#### DEINE AUFGABE:
Tippe bitte aus dem Text zur Zuger Verfassungsrevision die Stelle von „1874 Am 19.“ bis einschließlich „aber ein Liberaler.“ wortgetreu ab.

#### VORLIEGENDER TEXT:
· · · · ·

1873 Am 26. April legt eine vorberatende Kommission dem Zuger Regierungsrat den Entwurf für eine revidierte Kantonsverfassung vor. Dieser ist während eines halben Jahres in 16 Sitzungen ausgearbeitet worden. [1]

Im Mai sind die Beratungen und die Differenzbereinigungen zwischen der Revisionskommission und dem Regierungsrat abgeschlossen. [2]

Vom Juni bis zum Oktober behandelt der Grossrat (Kantonsrat) während 9 Sitzungen in zwei Lesungen den regierungsrätlichen Verfassungsentwurf. [3]

Am 27. Oktober schliesst der Grossrat seine Beratung des Verfassungsentwurfs ab. [4]

Am 14. Dezember stimmt die Zuger Stimmbevölkerung bei einer Stimmbeteiligung von 78 % mit 2199 JA (= 60 %) für die Annahme. Verworfen wird die neue Kantonsverfassung lediglich in der Stadt Zug. Das industriell geprägte Cham stimmt der Verfassung knapp zu. Damit beginnt im Kanton Zug eine neue staatsrechtliche Ära. [5] Die neue Verfassung verlangt u.a. eine Aufspaltung der bisherigen Einheitsgemeinde in eine Bürger-, eine Einwohner- und eine Kirchgemeinde. Dadurch wird den zugezogenen Niedergelassenen ermöglicht, in ihrer Wohngemeinde an den politischen Prozessen teilhaben zu können.

1874 Am 19. April stimmt die Schweizer Stimmbevölkerung mit 340'199 zu 198'013 Volks- und 13½ zu 8½ Standesstimmen einer Totalrevision der Bundesverfassung zu. [6] Der Kanton Zug lehnt die revidierte Bundesverfassung ab, nur die Gemeinden Cham, Unterägeri, Baar, und Zug nehmen sie an.

Am 31. Mai finden in Cham und in den übrigen Zuger Gemeinden die Wahlen für den Einwohnerrat statt. In Cham kommt es zu einer offenen Wahl. Die Konservativen dominieren den Einwohnerrat. [7] Präsident des Einwohnerrats wird mit Kaspar Meier (1828–1885) aber ein Liberaler.

Am 14. Juni finden die Wahlen in den Bürgerrat statt. Die Wahlbeteiligung bei den Bürgerratswahlen ist gering. Die Konservativen dominieren auch im Bürgerrat. [8]

Am 21. Juni werden die Behörden der katholischen Schul- und Kirchgemeinden gewählt. [9]

1875 Am 18. Januar erlässt der Kanton ein Gesetz, das die Aussscheidung der Güter der Einheitsgemeinde auf die neu zu schaffende Einwohner- und Bürgergemeinde regelt. [10]

Am 7. Februar stimmt die Gemeindeversammlung dem Ausscheidungsvertrag zu, am 28. die Bürgerversammlung. Der Präsident der Einwohnergemeinde, Kaspar Meier, hatte die aufwändigen und politisch heiklen Verhandlungen zur Aufteilung in die Einwohner-, Bürger- und Kirchgemeinde geleitet. [11] Die Einwohnergemeinde übernimmt den Schulfond, die dazu gehörenden Liegenschaften in Rumentikon und alles, was mit Polizei-, Militär-, Strassen- und Feuerwehrwesen zusammenhängt.

· · · · ·

(Extrahierte Datensätze)
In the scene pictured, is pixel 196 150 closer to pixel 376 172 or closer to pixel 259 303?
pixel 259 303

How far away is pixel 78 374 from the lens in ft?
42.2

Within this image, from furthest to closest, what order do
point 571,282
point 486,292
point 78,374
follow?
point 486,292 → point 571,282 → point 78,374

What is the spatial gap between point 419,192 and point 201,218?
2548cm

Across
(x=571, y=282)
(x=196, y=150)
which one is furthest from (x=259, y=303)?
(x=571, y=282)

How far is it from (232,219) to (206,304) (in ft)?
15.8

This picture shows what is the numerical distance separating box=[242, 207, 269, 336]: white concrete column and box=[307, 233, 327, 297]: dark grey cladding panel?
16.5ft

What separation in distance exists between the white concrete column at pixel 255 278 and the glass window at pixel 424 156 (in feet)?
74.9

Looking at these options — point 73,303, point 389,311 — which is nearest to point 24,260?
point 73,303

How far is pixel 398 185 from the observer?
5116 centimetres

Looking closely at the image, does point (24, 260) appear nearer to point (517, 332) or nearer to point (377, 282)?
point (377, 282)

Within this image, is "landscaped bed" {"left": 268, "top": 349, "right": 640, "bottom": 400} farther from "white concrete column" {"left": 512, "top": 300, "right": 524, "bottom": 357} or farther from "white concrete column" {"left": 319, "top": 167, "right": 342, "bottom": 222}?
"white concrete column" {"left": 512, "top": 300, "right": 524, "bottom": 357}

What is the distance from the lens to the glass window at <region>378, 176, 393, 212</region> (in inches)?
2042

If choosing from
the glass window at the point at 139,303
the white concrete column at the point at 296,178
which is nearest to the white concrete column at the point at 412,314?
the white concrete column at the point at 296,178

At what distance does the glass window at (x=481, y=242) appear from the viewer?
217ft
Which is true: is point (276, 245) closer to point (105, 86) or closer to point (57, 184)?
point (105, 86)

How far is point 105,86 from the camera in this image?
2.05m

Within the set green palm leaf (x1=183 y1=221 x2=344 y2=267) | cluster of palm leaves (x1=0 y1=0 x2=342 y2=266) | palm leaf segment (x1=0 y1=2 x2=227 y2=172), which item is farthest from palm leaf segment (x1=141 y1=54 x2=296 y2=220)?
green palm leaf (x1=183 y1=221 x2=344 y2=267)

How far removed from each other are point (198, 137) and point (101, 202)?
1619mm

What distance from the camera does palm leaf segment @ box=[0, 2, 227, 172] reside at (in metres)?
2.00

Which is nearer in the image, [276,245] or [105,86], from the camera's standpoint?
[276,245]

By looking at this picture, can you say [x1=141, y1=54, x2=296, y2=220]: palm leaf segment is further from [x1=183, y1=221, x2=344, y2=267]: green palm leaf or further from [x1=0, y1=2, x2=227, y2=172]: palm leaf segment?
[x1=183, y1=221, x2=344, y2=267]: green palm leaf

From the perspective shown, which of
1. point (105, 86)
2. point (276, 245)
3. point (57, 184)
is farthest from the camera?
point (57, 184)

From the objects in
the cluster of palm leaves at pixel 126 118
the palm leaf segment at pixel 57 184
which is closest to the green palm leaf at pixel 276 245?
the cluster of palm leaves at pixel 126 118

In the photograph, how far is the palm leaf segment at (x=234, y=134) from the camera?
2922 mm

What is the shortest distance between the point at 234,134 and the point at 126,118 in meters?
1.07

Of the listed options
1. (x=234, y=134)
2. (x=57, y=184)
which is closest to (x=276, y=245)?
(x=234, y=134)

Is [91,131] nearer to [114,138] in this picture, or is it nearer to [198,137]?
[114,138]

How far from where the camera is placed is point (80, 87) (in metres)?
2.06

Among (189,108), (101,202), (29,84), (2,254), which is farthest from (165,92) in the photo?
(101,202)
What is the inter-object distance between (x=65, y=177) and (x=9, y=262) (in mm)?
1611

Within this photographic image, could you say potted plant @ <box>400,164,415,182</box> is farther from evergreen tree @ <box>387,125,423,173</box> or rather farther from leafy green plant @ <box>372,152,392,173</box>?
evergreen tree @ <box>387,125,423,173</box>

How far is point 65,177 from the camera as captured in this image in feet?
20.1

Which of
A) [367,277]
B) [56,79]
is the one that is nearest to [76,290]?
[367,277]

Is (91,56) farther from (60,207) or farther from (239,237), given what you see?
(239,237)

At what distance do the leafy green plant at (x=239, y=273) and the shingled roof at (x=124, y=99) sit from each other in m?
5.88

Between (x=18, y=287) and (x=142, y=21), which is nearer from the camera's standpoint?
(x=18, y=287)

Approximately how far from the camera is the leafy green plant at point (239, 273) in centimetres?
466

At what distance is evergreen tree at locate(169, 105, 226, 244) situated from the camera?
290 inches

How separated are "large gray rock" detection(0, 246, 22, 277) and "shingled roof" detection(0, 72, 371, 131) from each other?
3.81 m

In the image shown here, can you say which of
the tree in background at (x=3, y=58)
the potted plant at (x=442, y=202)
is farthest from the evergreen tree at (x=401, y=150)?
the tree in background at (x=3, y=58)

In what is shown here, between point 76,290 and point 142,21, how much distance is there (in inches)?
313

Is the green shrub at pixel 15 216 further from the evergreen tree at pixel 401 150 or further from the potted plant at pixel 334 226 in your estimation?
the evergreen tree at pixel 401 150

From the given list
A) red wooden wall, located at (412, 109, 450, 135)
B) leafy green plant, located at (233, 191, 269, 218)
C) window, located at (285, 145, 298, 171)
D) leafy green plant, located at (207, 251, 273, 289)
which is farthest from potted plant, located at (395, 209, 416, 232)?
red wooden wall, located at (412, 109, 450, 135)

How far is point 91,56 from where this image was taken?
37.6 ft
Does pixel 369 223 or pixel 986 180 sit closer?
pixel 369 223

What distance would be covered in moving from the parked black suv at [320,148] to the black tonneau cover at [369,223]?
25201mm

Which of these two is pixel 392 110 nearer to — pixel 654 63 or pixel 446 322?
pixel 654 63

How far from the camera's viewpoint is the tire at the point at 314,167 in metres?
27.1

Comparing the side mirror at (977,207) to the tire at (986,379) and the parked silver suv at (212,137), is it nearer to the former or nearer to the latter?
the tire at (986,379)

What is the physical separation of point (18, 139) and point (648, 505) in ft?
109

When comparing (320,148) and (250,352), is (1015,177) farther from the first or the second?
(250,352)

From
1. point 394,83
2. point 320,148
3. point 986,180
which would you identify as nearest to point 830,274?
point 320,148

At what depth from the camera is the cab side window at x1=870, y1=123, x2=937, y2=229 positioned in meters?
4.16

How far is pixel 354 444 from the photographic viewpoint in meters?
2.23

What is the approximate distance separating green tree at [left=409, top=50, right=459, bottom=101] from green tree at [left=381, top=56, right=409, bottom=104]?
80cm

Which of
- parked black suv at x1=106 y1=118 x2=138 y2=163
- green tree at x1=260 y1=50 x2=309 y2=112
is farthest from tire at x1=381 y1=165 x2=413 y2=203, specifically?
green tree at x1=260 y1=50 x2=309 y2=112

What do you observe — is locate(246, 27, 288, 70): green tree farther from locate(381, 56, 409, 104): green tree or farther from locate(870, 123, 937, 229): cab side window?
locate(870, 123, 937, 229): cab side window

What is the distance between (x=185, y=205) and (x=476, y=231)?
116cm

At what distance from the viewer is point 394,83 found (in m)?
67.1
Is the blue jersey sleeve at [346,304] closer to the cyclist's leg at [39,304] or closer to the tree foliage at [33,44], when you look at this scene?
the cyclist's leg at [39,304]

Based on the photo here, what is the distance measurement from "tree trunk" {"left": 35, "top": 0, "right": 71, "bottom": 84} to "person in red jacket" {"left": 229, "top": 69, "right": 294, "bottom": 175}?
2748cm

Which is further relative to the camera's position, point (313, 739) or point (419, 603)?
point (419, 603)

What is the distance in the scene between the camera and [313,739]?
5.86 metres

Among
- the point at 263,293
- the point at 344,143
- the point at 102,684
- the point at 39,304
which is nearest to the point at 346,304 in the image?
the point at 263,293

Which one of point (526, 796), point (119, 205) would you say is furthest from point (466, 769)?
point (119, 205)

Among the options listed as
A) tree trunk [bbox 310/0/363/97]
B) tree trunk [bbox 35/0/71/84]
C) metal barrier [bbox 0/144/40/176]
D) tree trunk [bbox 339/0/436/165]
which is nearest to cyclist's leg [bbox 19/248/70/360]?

· · · · ·

#### VOLLSTÄNDIGE ANTWORT:
1874 Am 19. April stimmt die Schweizer Stimmbevölkerung mit 340'199 zu 198'013 Volks- und 13½ zu 8½ Standesstimmen einer Totalrevision der Bundesverfassung zu. [6] Der Kanton Zug lehnt die revidierte Bundesverfassung ab, nur die Gemeinden Cham, Unterägeri, Baar, und Zug nehmen sie an.

Am 31. Mai finden in Cham und in den übrigen Zuger Gemeinden die Wahlen für den Einwohnerrat statt. In Cham kommt es zu einer offenen Wahl. Die Konservativen dominieren den Einwohnerrat. [7] Präsident des Einwohnerrats wird mit Kaspar Meier (1828–1885) aber ein Liberaler.